- [TASK REQUIREMENTS]: Search the listing below for the word "text", and copy every line in which it turns up.

- [RECORD SET]:
»»

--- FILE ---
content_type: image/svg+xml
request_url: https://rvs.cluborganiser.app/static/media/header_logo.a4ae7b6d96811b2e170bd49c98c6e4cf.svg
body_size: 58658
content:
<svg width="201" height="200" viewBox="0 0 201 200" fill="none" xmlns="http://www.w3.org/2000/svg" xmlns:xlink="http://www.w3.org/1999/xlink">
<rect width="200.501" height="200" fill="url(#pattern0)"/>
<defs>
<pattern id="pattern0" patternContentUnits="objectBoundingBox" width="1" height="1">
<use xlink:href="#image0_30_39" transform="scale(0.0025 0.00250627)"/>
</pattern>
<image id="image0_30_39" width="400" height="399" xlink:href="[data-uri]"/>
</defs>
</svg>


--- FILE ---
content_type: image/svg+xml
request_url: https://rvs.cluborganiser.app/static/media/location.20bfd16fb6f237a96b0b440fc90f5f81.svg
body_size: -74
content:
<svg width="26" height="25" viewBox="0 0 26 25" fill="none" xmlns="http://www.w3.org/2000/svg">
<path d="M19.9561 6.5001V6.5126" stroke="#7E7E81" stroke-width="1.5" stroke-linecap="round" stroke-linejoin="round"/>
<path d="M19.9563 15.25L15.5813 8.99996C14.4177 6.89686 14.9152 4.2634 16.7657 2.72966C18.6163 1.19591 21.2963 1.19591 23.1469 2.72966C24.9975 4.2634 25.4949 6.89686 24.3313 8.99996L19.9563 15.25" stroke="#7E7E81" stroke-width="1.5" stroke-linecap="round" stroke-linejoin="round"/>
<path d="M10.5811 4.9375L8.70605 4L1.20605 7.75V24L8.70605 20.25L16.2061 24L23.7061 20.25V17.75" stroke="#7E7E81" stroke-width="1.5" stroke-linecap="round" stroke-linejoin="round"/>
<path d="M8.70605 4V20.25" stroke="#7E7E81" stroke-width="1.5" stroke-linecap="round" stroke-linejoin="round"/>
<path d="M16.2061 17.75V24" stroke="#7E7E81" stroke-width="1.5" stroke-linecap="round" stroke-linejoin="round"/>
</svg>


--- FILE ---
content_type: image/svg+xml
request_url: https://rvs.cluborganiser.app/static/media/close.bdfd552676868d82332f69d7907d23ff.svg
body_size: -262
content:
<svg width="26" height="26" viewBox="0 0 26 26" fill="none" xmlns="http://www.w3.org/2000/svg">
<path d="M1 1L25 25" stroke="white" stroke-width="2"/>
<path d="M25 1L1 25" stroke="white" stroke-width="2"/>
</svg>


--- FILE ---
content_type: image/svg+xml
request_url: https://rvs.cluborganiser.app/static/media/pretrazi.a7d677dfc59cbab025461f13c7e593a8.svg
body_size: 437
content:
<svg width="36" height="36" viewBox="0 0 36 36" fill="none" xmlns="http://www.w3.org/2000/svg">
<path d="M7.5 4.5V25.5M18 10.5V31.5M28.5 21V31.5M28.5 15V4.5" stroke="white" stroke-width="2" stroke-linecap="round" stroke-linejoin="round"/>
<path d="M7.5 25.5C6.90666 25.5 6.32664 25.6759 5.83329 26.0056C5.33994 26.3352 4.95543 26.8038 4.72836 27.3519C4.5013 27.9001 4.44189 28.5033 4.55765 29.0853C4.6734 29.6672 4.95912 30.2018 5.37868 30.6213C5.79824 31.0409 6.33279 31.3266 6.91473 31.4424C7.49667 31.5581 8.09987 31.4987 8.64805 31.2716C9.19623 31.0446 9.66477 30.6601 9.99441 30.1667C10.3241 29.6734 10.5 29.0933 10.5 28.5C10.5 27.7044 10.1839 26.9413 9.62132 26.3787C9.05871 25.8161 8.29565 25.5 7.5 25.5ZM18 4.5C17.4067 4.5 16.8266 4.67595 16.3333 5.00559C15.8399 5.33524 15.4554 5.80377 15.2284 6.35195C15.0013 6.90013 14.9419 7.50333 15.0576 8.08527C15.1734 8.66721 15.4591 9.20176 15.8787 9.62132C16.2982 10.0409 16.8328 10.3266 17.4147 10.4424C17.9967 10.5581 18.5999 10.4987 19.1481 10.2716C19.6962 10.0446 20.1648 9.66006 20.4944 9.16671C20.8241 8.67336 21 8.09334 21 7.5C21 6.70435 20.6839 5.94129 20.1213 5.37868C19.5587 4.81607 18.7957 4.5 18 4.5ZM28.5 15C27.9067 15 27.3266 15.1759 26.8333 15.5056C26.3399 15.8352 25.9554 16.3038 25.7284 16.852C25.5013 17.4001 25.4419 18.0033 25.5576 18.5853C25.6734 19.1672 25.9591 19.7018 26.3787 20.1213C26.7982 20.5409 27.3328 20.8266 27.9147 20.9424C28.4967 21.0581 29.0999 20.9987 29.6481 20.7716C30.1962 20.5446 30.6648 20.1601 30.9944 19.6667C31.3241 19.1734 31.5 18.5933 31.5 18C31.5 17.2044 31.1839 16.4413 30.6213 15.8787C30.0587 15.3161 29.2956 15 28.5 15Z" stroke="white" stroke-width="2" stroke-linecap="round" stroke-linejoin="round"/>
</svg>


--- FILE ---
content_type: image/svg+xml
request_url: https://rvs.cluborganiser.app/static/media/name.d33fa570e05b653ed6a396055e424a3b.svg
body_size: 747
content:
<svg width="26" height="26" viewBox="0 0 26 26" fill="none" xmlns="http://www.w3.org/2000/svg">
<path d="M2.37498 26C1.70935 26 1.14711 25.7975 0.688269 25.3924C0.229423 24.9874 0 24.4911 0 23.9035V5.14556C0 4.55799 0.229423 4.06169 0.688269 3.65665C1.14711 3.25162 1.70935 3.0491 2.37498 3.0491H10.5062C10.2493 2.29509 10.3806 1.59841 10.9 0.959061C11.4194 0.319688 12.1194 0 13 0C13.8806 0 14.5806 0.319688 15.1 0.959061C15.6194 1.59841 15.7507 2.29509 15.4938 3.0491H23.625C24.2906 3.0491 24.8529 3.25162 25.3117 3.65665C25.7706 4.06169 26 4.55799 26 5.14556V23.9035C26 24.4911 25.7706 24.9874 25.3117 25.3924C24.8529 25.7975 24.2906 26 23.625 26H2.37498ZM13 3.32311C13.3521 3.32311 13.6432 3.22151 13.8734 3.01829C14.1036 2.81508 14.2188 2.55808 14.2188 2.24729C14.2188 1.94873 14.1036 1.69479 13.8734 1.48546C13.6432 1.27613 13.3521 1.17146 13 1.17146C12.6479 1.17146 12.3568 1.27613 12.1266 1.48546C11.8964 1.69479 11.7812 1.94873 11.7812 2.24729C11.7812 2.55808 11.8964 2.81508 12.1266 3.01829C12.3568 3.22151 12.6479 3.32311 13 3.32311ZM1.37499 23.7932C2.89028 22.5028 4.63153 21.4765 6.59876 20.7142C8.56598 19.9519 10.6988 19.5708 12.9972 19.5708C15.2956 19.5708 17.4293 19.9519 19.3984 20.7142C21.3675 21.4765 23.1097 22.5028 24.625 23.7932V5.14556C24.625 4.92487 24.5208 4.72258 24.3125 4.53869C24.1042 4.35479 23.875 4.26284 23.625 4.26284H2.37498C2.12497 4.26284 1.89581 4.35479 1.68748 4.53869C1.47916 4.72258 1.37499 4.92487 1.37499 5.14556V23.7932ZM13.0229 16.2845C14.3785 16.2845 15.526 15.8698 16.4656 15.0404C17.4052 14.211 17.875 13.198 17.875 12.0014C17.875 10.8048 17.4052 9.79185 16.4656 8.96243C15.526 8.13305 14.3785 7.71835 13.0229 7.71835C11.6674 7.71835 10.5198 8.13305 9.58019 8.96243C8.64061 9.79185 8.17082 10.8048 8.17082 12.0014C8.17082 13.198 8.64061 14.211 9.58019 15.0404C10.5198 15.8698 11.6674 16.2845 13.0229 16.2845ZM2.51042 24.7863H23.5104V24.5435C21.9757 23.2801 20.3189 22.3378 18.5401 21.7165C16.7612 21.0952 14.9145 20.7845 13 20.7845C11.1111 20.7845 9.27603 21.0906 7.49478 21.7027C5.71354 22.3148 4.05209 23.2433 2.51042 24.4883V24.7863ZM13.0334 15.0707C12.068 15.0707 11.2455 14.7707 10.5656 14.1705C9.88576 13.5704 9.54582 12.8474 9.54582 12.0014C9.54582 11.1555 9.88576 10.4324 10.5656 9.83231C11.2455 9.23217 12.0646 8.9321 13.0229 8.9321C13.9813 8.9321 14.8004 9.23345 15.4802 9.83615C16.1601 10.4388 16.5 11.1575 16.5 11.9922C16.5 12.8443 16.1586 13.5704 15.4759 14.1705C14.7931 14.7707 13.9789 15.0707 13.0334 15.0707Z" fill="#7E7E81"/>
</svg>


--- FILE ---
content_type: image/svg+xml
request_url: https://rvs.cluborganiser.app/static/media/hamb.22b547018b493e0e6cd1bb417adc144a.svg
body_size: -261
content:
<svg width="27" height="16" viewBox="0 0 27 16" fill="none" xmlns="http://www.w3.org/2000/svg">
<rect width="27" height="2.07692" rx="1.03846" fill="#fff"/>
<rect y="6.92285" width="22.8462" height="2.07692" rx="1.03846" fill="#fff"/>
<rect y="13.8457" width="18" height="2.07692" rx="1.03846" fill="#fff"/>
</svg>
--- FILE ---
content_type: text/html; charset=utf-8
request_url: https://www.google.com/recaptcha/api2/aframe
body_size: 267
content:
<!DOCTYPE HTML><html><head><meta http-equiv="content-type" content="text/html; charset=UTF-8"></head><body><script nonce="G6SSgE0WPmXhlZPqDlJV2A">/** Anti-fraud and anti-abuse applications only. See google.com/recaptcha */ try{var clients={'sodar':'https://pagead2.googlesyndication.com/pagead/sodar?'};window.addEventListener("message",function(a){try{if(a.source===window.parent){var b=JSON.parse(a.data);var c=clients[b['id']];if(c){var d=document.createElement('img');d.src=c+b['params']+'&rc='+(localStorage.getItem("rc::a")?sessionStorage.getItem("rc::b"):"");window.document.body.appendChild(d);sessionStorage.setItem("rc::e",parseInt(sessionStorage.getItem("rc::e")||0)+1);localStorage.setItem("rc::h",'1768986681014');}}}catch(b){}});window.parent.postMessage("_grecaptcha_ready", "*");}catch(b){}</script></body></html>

««

- [TASK OUTPUT]:
content_type: text/html; charset=utf-8
<!DOCTYPE HTML><html><head><meta http-equiv="content-type" content="text/html; charset=UTF-8"></head><body><script nonce="G6SSgE0WPmXhlZPqDlJV2A">/** Anti-fraud and anti-abuse applications only. See google.com/recaptcha */ try{var clients={'sodar':'https://pagead2.googlesyndication.com/pagead/sodar?'};window.addEventListener("message",function(a){try{if(a.source===window.parent){var b=JSON.parse(a.data);var c=clients[b['id']];if(c){var d=document.createElement('img');d.src=c+b['params']+'&rc='+(localStorage.getItem("rc::a")?sessionStorage.getItem("rc::b"):"");window.document.body.appendChild(d);sessionStorage.setItem("rc::e",parseInt(sessionStorage.getItem("rc::e")||0)+1);localStorage.setItem("rc::h",'1768986681014');}}}catch(b){}});window.parent.postMessage("_grecaptcha_ready", "*");}catch(b){}</script></body></html>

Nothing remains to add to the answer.